Begin at the top of the records below and print each line exactly until the line containing "[camera trap, volunteer-labeled]" has been printed; any pictures are to be left out.

**Recorded data**

━━━

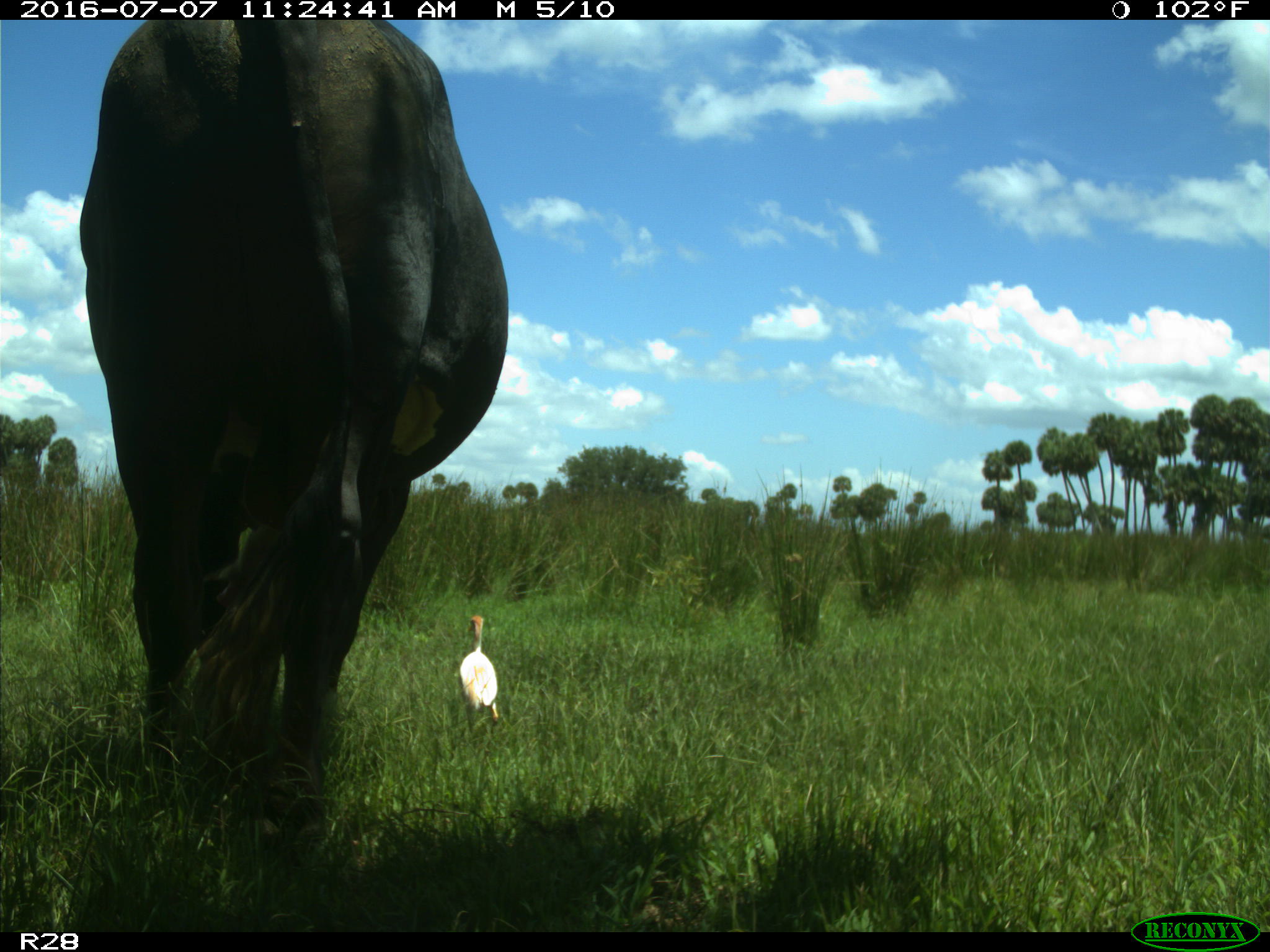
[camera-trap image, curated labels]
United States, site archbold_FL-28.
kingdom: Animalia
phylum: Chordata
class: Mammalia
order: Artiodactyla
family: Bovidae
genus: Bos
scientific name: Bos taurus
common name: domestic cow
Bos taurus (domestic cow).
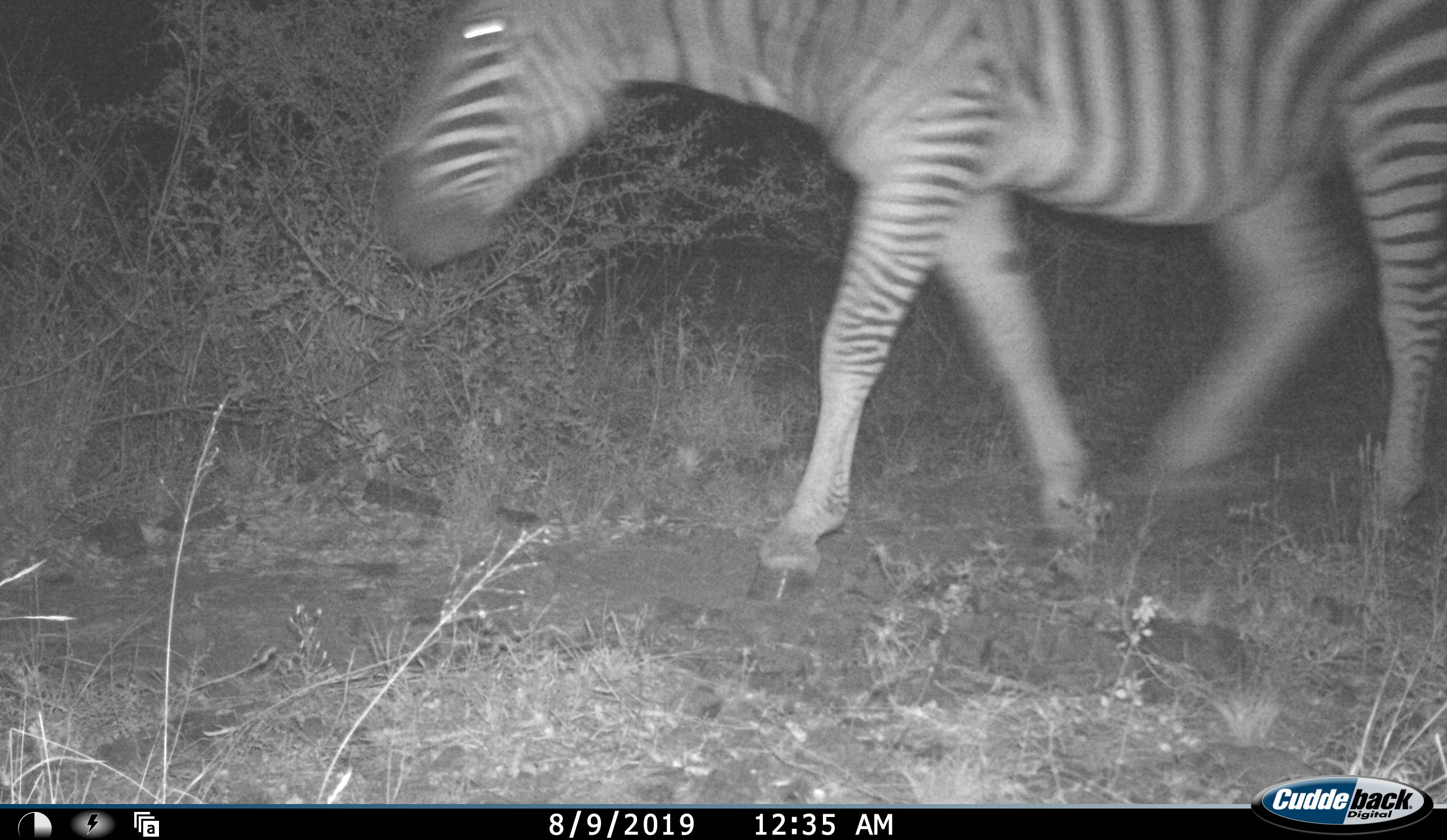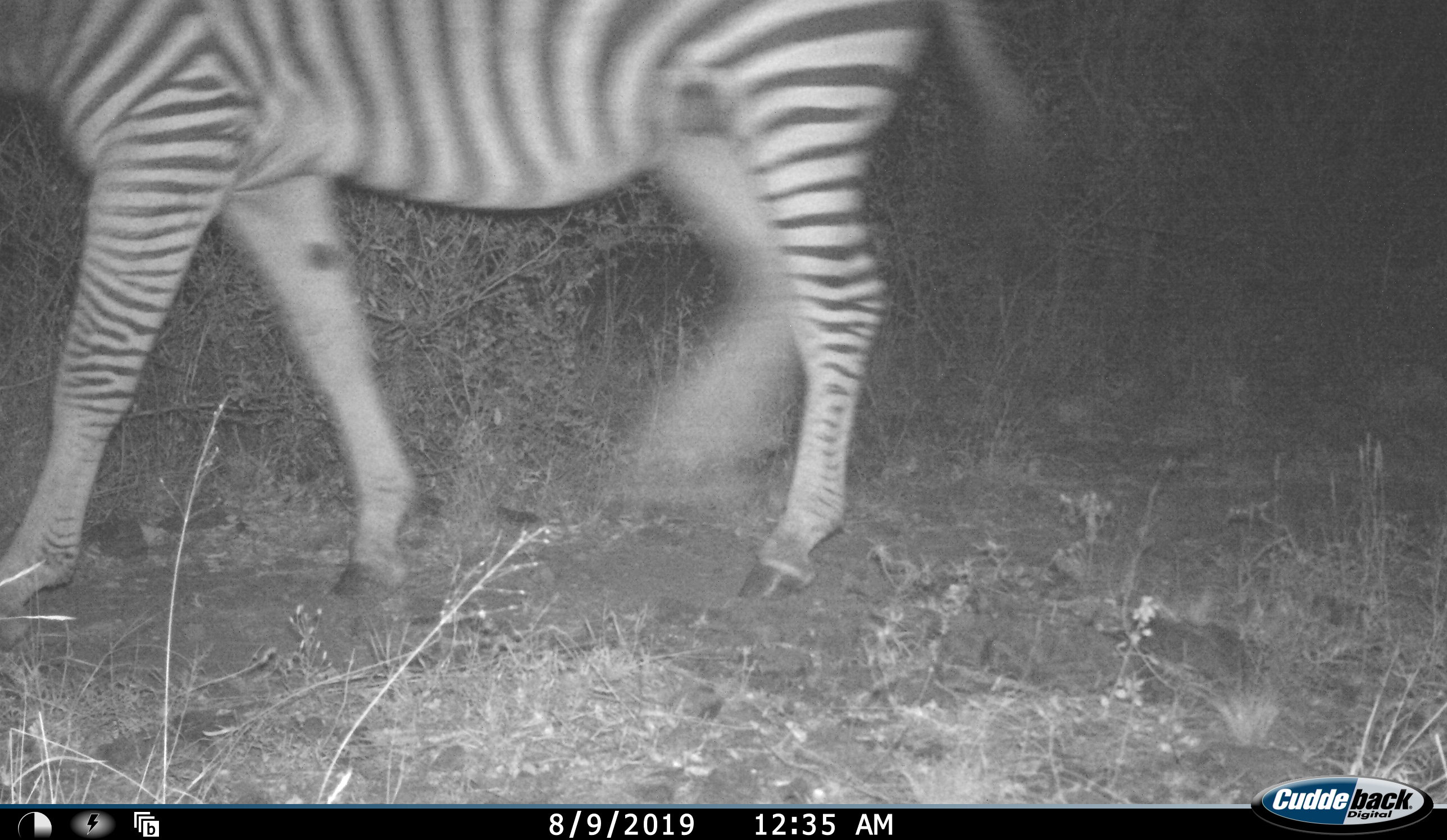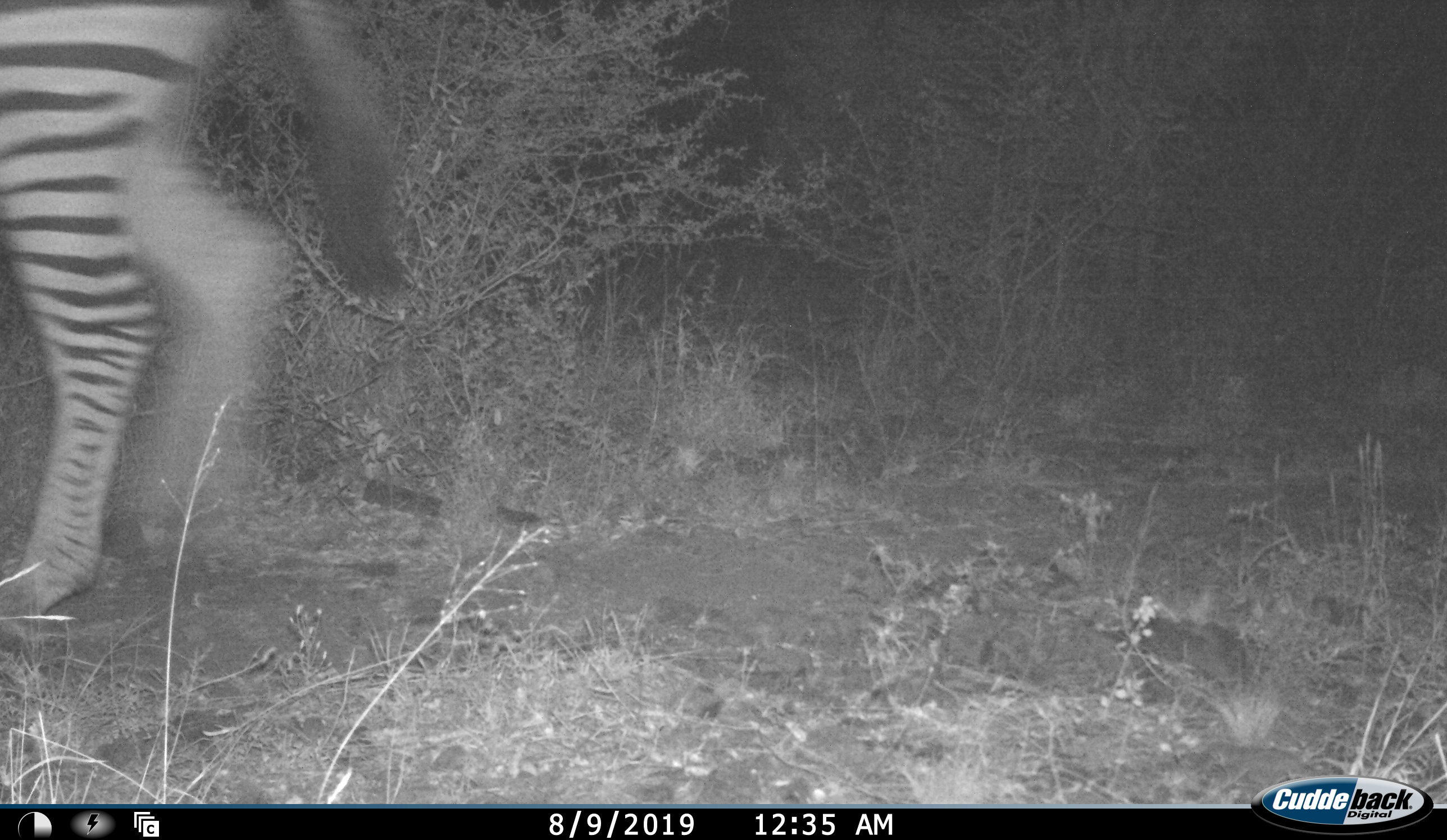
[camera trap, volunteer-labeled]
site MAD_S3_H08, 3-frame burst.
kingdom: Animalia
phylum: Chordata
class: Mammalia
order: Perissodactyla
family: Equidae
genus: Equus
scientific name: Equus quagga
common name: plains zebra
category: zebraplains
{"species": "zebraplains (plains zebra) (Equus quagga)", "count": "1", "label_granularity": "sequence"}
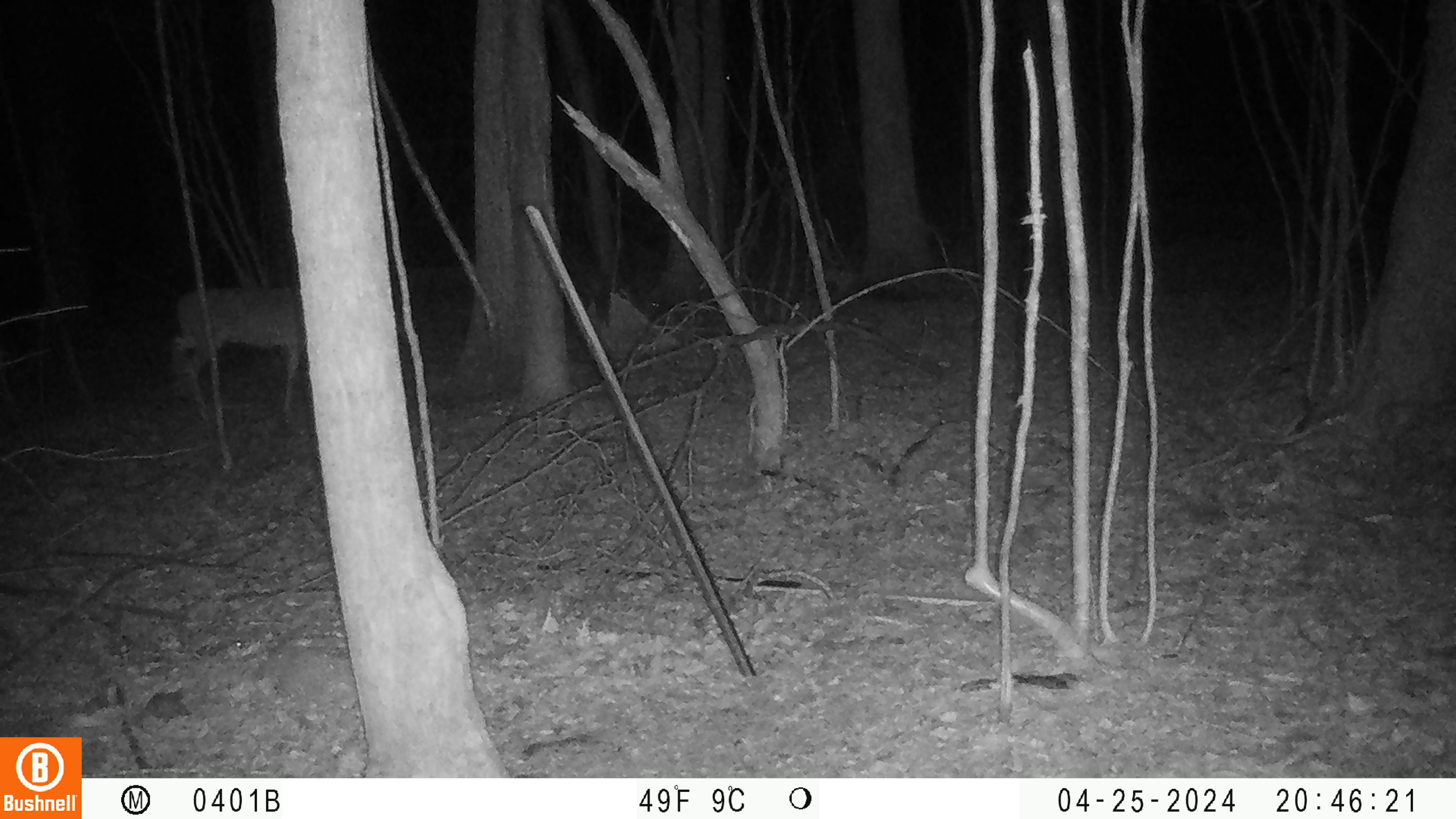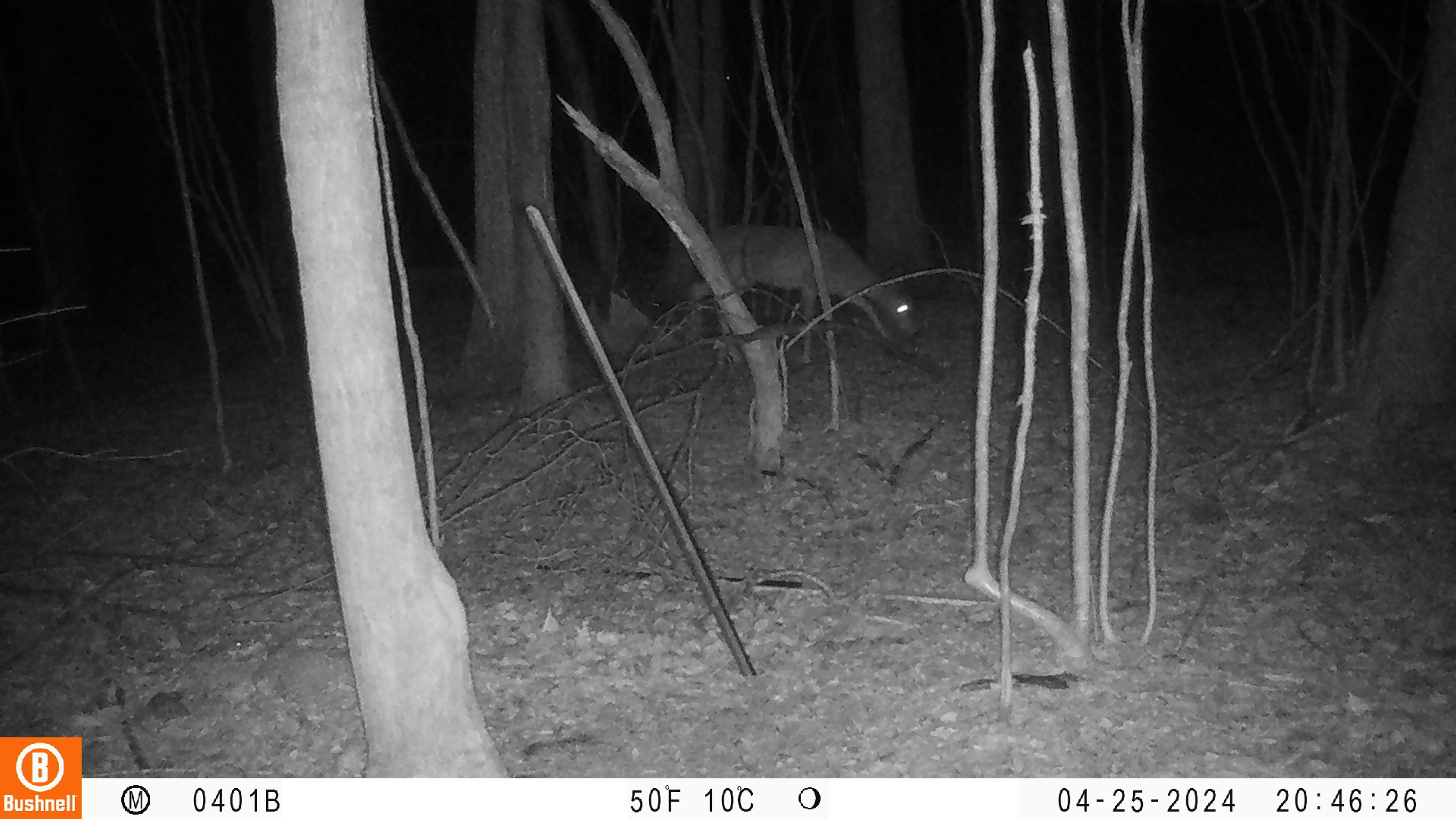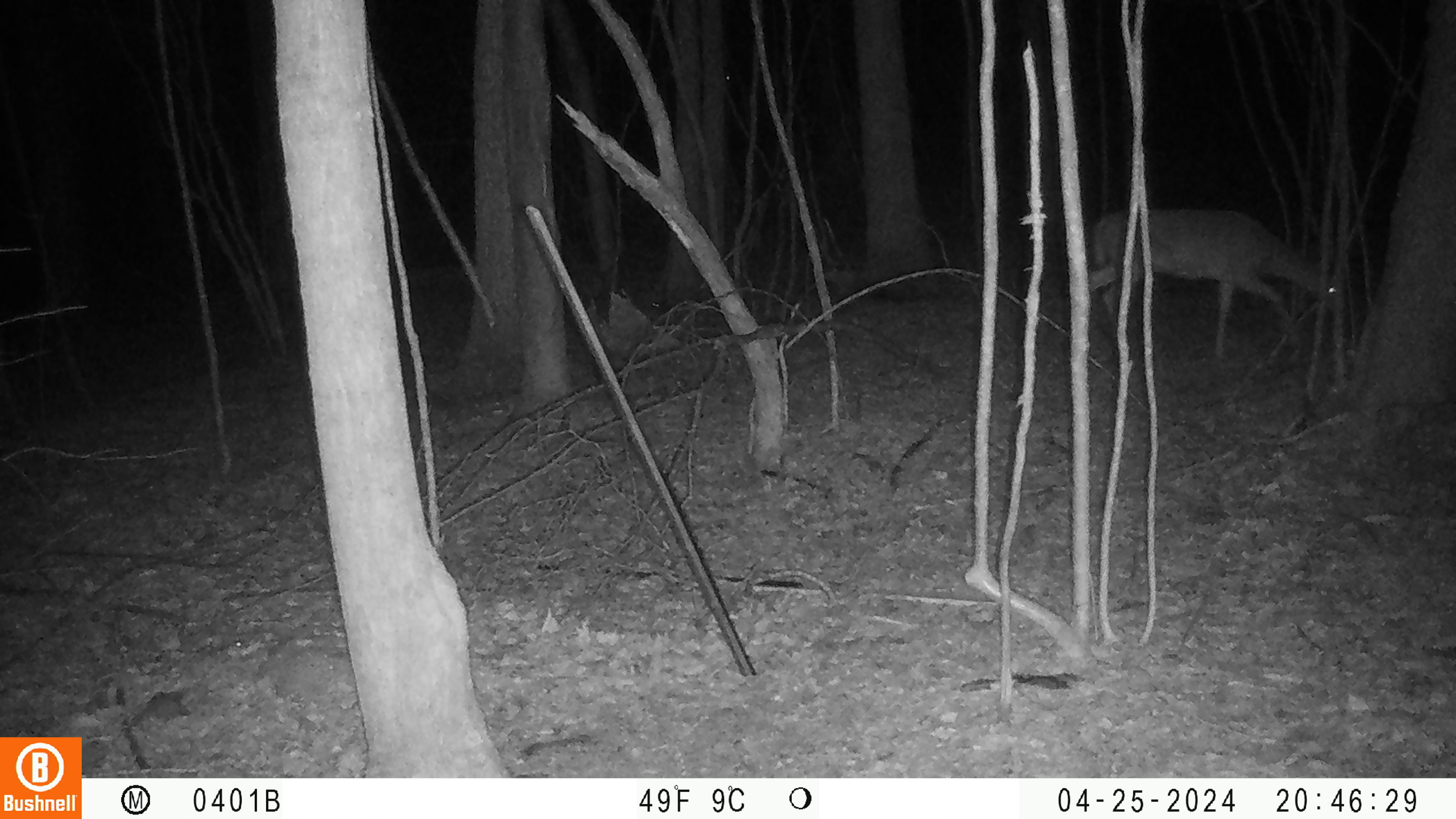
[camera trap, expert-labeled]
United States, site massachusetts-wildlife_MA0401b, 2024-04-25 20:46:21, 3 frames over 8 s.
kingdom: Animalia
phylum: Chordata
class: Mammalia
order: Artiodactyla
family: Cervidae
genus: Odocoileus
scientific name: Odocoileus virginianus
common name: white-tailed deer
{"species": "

━━━

**Your solution**
[camera-trap image, curated labels]
United States, site archbold_FL-28.
kingdom: Animalia
phylum: Chordata
class: Mammalia
order: Artiodactyla
family: Bovidae
genus: Bos
scientific name: Bos taurus
common name: domestic cow
Bos taurus (domestic cow).
[camera trap, volunteer-labeled]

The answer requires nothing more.